(156a) Data Science for Assembly Engineering | AIChE

(156a) Data Science for Assembly Engineering

Authors 

Glotzer, S. C. - Presenter, University of Michigan
Discovery and design of new materials able to self assemble from nanoscale building blocks are becoming increasingly enabled by large-scale molecular simulation. Aided by fast simulation codes leveraging powerful computer architectures, an unprecedented amount of data can be generated in the blink of an eye, shifting the effort and focus of the computational scientist from the simulation to the data. How do we manage so much data, and what do we do with it when we have it? In this talk, we discuss the applications of data science and data-driven thinking to molecular and materials simulation. Although we do so in the context of assembly engineering of soft matter, the tools and techniques discussed are general and applicable to a wide range of problems. We present applications of machine learning to automated, structure identification of complex colloidal crystals, high-throughput mapping of phase diagrams, the study of kinetic pathways between fluid and solid phases, and the discovery of previously elusive design rules and structure-property relationships.

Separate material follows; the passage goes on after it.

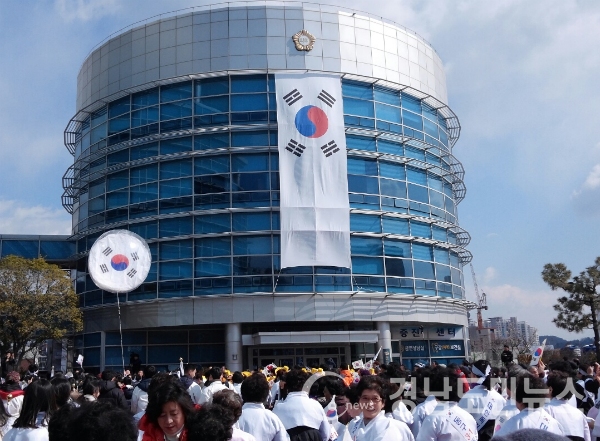 (부산/최록곤 기자) = 부산시는 제99주년 '3·1절'을 맞아 선열들의 고귀한 희생을 되새기는 기념행사를 추진한다고 27일 밝혔다. (사진/부산시홈페이지)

We also discuss new tools we’ve developed to support these studies. We present pythia, a wrapper library for use with data analysis tools that generates descriptors of particle systems for ML. We present signac, an open-source data management framework that facilitates the management of large and heterogeneous data spaces by creating a well-defined, indexable storage layout for data and metadata. signac is lightweight and manages computational workflows on platforms ranging from laptops to supercomputers. signac supports HDF5 integration for rapid access to large numerical data arrays, has new tools to import and export data spaces for long-term archival and publication of data sets; and integrates seamlessly with the scientific Python ecosystem for use with Jupyter notebooks and more. signacis application agnostic and has been used for molecular simulations, quantum chemistry, photonics, computational fluid dynamics, machine learning, graph mining, and even organizing experimental data.

Contributors include Carl Simon Adorf, Joshua A. Anderson, Chengyu Dai, Bradley Dice, Yina Geng, Vyas Ramasubramani, and Matthew Spellings.